### Work to complete
Can you quote the records below in full, word for word?

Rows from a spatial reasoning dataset
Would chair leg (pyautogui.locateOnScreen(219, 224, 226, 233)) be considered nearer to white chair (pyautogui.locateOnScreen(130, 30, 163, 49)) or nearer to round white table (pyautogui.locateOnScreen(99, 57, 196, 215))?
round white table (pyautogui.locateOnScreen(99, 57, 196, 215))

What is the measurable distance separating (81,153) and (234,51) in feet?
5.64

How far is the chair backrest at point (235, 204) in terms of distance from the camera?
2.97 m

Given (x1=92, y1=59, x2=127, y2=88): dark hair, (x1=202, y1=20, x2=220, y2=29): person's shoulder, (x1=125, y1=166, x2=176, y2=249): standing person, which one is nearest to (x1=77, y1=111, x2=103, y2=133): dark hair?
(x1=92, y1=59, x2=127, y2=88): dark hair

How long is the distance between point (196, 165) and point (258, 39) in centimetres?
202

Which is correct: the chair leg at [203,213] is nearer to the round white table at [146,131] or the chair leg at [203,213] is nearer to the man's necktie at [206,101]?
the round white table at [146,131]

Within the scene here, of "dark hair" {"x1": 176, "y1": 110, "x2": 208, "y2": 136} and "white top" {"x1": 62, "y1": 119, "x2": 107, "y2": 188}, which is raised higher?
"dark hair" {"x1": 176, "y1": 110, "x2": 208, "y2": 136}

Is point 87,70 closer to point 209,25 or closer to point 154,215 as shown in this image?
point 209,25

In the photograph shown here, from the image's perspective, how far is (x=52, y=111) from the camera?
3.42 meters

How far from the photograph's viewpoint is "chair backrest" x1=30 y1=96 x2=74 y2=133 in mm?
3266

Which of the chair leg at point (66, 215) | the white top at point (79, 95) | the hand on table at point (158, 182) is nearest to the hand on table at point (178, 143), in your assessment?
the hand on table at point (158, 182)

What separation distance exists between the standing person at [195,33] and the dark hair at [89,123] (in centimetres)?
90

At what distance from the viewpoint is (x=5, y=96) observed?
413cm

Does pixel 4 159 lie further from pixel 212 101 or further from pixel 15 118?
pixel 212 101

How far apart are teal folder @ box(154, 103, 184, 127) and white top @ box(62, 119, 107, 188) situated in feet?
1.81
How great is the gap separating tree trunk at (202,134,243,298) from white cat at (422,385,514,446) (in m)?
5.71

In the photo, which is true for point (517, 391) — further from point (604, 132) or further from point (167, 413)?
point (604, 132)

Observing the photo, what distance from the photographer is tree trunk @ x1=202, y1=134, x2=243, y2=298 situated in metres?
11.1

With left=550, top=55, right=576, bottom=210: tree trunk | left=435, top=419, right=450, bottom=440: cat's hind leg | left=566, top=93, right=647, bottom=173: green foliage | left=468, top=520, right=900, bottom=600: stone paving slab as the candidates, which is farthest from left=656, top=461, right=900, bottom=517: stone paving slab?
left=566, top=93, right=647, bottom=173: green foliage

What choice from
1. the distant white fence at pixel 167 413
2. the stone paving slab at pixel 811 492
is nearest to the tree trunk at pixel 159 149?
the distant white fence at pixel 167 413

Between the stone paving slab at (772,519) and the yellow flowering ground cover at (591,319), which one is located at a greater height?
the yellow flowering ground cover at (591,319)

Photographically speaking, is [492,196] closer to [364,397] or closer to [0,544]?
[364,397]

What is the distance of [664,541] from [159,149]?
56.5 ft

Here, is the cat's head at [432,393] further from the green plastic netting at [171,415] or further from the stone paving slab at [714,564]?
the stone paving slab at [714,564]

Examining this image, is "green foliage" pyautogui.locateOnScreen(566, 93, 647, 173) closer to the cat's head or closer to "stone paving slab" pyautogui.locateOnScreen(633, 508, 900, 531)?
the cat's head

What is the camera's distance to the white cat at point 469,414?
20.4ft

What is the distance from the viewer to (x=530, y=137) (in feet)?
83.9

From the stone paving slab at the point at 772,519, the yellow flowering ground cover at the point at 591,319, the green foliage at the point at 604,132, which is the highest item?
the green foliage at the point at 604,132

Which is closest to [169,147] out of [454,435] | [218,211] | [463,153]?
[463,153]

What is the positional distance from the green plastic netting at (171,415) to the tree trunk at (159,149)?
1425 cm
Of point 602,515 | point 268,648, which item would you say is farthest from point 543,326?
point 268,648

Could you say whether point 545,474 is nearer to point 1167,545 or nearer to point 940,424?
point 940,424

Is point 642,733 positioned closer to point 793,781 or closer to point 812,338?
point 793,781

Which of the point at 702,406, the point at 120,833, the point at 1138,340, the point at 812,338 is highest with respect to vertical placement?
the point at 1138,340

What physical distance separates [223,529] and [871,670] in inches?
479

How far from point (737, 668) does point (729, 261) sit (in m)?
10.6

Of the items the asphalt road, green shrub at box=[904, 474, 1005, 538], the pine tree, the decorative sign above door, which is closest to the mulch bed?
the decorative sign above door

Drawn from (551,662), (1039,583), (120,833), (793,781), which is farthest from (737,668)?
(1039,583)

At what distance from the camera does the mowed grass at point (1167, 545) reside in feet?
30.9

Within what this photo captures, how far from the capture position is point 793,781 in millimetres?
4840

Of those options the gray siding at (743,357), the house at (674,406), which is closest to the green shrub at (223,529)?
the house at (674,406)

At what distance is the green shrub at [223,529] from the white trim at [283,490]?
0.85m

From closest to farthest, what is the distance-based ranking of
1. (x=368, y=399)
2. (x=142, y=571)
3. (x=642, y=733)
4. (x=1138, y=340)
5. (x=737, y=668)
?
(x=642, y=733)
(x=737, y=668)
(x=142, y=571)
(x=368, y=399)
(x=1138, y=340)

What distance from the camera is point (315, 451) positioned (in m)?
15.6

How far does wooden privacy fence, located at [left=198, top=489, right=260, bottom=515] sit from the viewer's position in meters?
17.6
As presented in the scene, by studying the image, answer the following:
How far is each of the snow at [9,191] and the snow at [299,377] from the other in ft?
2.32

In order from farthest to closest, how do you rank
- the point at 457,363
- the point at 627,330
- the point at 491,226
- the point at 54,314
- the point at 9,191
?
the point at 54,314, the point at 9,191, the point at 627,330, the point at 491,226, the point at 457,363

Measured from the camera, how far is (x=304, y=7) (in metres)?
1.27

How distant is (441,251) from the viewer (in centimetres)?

### Expected output
Would chair leg (pyautogui.locateOnScreen(219, 224, 226, 233)) be considered nearer to white chair (pyautogui.locateOnScreen(130, 30, 163, 49)) or nearer to round white table (pyautogui.locateOnScreen(99, 57, 196, 215))?
round white table (pyautogui.locateOnScreen(99, 57, 196, 215))

What is the measurable distance separating (81,153) and (234,51) in feet?
5.64

How far is the chair backrest at point (235, 204) in terms of distance from the camera?
2.97 m

Given (x1=92, y1=59, x2=127, y2=88): dark hair, (x1=202, y1=20, x2=220, y2=29): person's shoulder, (x1=125, y1=166, x2=176, y2=249): standing person, which one is nearest to (x1=77, y1=111, x2=103, y2=133): dark hair?
(x1=92, y1=59, x2=127, y2=88): dark hair

How long is the distance between point (196, 165) and point (258, 39) in centimetres?
202

Which is correct: the chair leg at [203,213] is nearer to the round white table at [146,131] or the chair leg at [203,213] is nearer to the man's necktie at [206,101]?
the round white table at [146,131]

Within the scene here, of "dark hair" {"x1": 176, "y1": 110, "x2": 208, "y2": 136} and "white top" {"x1": 62, "y1": 119, "x2": 107, "y2": 188}, which is raised higher?
"dark hair" {"x1": 176, "y1": 110, "x2": 208, "y2": 136}

Is point 87,70 closer to point 209,25 or closer to point 154,215 as shown in this image?
point 209,25

In the photograph shown here, from the image's perspective, how far is (x=52, y=111) from the camera?
3.42 meters

How far from the photograph's viewpoint is "chair backrest" x1=30 y1=96 x2=74 y2=133 in mm?
3266

Which of the chair leg at point (66, 215) | the white top at point (79, 95) | the hand on table at point (158, 182) is nearest to the hand on table at point (178, 143), in your assessment?
the hand on table at point (158, 182)

What separation distance exists between the standing person at [195,33] and the dark hair at [89,123] (in centimetres)?
90

At what distance from the viewpoint is (x=5, y=96) observed?
413cm

Does pixel 4 159 lie further from pixel 212 101 or further from pixel 15 118?
pixel 212 101

How far apart are teal folder @ box(154, 103, 184, 127) and white top @ box(62, 119, 107, 188) situated in feet?
1.81
How great is the gap separating tree trunk at (202,134,243,298) from white cat at (422,385,514,446) (in m)?
5.71

In the photo, which is true for point (517, 391) — further from point (604, 132) or further from point (167, 413)?
point (604, 132)

Observing the photo, what distance from the photographer is tree trunk @ x1=202, y1=134, x2=243, y2=298 situated in metres?
11.1

With left=550, top=55, right=576, bottom=210: tree trunk | left=435, top=419, right=450, bottom=440: cat's hind leg | left=566, top=93, right=647, bottom=173: green foliage | left=468, top=520, right=900, bottom=600: stone paving slab as the candidates, which is farthest from left=656, top=461, right=900, bottom=517: stone paving slab?
left=566, top=93, right=647, bottom=173: green foliage

What choice from
1. the distant white fence at pixel 167 413
2. the stone paving slab at pixel 811 492
is nearest to the tree trunk at pixel 159 149?
the distant white fence at pixel 167 413

Between the stone paving slab at (772,519) and the yellow flowering ground cover at (591,319), which one is located at a greater height?
the yellow flowering ground cover at (591,319)

Photographically speaking, is [492,196] closer to [364,397] or closer to [0,544]?
[364,397]

What is the distance of [664,541] from [159,149]?
56.5 ft

Here, is the cat's head at [432,393] further from the green plastic netting at [171,415] or further from the stone paving slab at [714,564]?
the stone paving slab at [714,564]

Examining this image, is "green foliage" pyautogui.locateOnScreen(566, 93, 647, 173) closer to the cat's head or closer to "stone paving slab" pyautogui.locateOnScreen(633, 508, 900, 531)?
the cat's head

What is the camera's distance to the white cat at point 469,414?
20.4ft

What is the distance from the viewer to (x=530, y=137) (in feet)?
83.9

From the stone paving slab at the point at 772,519, the yellow flowering ground cover at the point at 591,319, the green foliage at the point at 604,132, which is the highest item?
the green foliage at the point at 604,132

Which is closest to [169,147] out of [454,435] | [218,211] | [463,153]?
[463,153]

What is the positional distance from the green plastic netting at (171,415) to the tree trunk at (159,149)?
1425 cm
Of point 602,515 | point 268,648, which item would you say is farthest from point 543,326?
point 268,648

Could you say whether point 545,474 is nearer to point 1167,545 or nearer to point 940,424?
point 940,424

Is point 642,733 positioned closer to point 793,781 or closer to point 812,338?
point 793,781

Which of the point at 702,406, the point at 120,833, the point at 1138,340, the point at 812,338 is highest with respect to vertical placement?
the point at 1138,340

What physical distance separates [223,529] and [871,670] in inches?
479

How far from point (737, 668) does point (729, 261) sit (in m)?
10.6

Of the items the asphalt road, green shrub at box=[904, 474, 1005, 538], the pine tree, the decorative sign above door, which is closest to the mulch bed?
the decorative sign above door

Drawn from (551,662), (1039,583), (120,833), (793,781), which is farthest from (737,668)?
(1039,583)

At what distance from the camera does the mowed grass at point (1167, 545) reside in feet?
30.9

Within what this photo captures, how far from the capture position is point 793,781 in millimetres?
4840

Of those options the gray siding at (743,357), the house at (674,406), which is closest to the green shrub at (223,529)?
the house at (674,406)

At what distance is the green shrub at [223,529] from the white trim at [283,490]?
0.85m

From closest to farthest, what is the distance-based ranking of
1. (x=368, y=399)
2. (x=142, y=571)
3. (x=642, y=733)
4. (x=1138, y=340)
5. (x=737, y=668)
?
(x=642, y=733)
(x=737, y=668)
(x=142, y=571)
(x=368, y=399)
(x=1138, y=340)

What distance from the camera is point (315, 451) positioned (in m)?
15.6

How far does wooden privacy fence, located at [left=198, top=489, right=260, bottom=515] sit from the viewer's position in meters?
17.6
As presented in the scene, by studying the image, answer the following:
How far is each of the snow at [9,191] and the snow at [299,377] from the other in ft?
2.32

In order from farthest to closest, how do you rank
- the point at 457,363
- the point at 627,330
- the point at 491,226
- the point at 54,314
- the point at 9,191
?
the point at 54,314, the point at 9,191, the point at 627,330, the point at 491,226, the point at 457,363

Measured from the camera, how far is (x=304, y=7) (in metres)?
1.27

How distant is (441,251) from the viewer (in centimetres)?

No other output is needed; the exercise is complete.